About three years ago, I was diagnosed with clinical depression. I have been on medication to help treat it, but it doesn’t always help. I still have bad days–sometimes bad weeks. Awhile back I had been having a really hard time with it. I missed work. I isolated myself from the world. Finally, my wife and my psychiatrist suggested I get more help. So I checked myself into a partial hospitalization program.

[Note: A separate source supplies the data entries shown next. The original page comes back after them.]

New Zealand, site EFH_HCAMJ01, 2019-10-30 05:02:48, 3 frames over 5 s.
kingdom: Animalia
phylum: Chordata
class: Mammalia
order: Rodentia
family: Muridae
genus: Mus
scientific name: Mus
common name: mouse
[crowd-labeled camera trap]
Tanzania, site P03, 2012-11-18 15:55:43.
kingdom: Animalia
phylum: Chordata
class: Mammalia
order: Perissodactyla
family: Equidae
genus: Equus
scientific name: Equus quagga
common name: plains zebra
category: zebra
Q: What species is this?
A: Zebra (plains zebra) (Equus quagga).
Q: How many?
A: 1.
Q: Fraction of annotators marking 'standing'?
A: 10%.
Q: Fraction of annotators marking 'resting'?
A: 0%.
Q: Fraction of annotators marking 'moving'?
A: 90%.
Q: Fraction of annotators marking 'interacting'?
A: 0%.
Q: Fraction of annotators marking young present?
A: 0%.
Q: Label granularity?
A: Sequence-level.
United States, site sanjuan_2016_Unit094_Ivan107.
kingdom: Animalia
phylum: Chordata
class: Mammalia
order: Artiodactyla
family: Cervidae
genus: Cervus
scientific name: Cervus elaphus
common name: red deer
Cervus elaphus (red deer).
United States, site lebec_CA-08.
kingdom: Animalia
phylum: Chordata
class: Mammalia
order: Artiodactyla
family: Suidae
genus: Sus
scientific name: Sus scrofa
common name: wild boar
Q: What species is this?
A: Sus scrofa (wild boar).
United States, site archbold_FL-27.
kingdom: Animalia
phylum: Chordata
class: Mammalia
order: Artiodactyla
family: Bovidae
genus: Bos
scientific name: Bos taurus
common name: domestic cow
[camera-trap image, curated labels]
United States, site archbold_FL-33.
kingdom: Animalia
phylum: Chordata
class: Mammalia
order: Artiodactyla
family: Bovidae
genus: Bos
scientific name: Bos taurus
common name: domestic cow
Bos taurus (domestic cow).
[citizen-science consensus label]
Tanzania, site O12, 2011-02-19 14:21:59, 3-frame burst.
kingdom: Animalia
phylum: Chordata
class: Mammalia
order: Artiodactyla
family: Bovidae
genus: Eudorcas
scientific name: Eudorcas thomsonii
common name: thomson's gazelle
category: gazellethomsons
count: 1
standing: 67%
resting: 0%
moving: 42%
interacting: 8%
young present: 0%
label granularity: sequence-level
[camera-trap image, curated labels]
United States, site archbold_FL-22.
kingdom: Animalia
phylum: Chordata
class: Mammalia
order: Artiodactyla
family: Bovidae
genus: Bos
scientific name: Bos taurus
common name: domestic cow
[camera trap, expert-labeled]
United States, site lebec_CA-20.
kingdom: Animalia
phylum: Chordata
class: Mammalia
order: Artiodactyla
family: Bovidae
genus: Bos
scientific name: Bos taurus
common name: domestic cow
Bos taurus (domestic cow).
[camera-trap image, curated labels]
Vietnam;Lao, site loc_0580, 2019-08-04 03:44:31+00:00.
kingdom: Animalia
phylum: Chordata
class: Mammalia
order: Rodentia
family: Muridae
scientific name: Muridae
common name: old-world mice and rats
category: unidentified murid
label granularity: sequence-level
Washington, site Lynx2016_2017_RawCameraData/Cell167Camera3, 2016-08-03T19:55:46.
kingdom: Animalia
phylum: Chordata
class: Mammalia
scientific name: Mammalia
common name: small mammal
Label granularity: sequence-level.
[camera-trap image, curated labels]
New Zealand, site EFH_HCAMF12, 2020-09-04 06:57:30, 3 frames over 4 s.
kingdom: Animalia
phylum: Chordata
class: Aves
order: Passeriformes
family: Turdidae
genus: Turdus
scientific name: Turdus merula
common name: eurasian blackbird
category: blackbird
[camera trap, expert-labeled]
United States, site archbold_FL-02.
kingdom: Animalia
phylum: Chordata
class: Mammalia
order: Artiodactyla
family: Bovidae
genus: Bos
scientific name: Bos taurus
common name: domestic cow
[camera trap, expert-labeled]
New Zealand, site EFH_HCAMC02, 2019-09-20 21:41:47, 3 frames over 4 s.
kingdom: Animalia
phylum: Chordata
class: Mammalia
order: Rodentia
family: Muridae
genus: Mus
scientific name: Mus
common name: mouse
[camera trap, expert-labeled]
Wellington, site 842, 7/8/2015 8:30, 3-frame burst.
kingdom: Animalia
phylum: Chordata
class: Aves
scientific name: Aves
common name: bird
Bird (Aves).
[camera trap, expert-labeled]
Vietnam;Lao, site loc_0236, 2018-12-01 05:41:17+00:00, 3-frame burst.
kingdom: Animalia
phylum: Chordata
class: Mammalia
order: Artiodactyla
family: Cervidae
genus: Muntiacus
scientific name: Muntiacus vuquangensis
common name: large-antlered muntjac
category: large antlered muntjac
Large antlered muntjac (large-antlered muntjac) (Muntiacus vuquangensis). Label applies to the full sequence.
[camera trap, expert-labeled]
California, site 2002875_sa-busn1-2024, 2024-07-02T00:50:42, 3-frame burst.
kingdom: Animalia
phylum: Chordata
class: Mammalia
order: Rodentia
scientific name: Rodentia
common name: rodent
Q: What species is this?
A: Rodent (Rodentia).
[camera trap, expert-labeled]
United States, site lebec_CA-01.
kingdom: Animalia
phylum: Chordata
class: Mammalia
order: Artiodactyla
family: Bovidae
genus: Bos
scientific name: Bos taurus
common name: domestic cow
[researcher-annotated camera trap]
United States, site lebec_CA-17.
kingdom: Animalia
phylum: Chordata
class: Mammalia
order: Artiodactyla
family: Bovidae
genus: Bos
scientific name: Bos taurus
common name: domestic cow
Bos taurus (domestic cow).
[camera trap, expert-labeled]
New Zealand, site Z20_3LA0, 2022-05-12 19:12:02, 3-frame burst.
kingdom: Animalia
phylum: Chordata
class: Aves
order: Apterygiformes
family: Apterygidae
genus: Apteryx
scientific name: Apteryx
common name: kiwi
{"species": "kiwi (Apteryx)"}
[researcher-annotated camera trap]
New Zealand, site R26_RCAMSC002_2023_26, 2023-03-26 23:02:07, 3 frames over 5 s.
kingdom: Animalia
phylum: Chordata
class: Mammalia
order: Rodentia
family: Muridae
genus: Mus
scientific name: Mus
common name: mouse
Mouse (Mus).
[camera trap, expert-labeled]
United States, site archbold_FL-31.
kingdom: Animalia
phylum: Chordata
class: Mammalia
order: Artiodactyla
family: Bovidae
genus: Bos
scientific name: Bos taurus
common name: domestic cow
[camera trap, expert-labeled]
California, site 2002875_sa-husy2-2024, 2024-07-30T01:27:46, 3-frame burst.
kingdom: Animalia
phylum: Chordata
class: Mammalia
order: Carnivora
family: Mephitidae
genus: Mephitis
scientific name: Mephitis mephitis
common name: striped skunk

The program was very helpful. It was comprised of visits with a psychiatrist, an education course, and daily group therapy. I was also required to set myself up with an outside therapist for further treatment once the program was finished. I had had a therapist before, but we had thought I had gotten all I needed out of it before, that I had “graduated” therapy and would only need a psychiatrist. I kind of blew that.

I’m now several months out of the program and things are going better. I’m still in individual therapy, but it’s a good thing. It helps.

I have finally shared some of the details of my illness with my family and my close friends. It was hard, but a necessary part of my therapy. Believe it or not, in my private life, I’m not much of a sharer. But I share this not as a confession, but as a invitation.

If you are feeling alone and depressed, seek help. Don’t shut out your family and friends–anyone who you know cares about you when depression isn’t lying to you. Get professional help if you need it. But don’t let it eat away at you. Don’t let it steal your life away. You’re far too important to let that happen. Keep the faith. Keep fighting. Be, as the Bloggess says, “furiously happy.”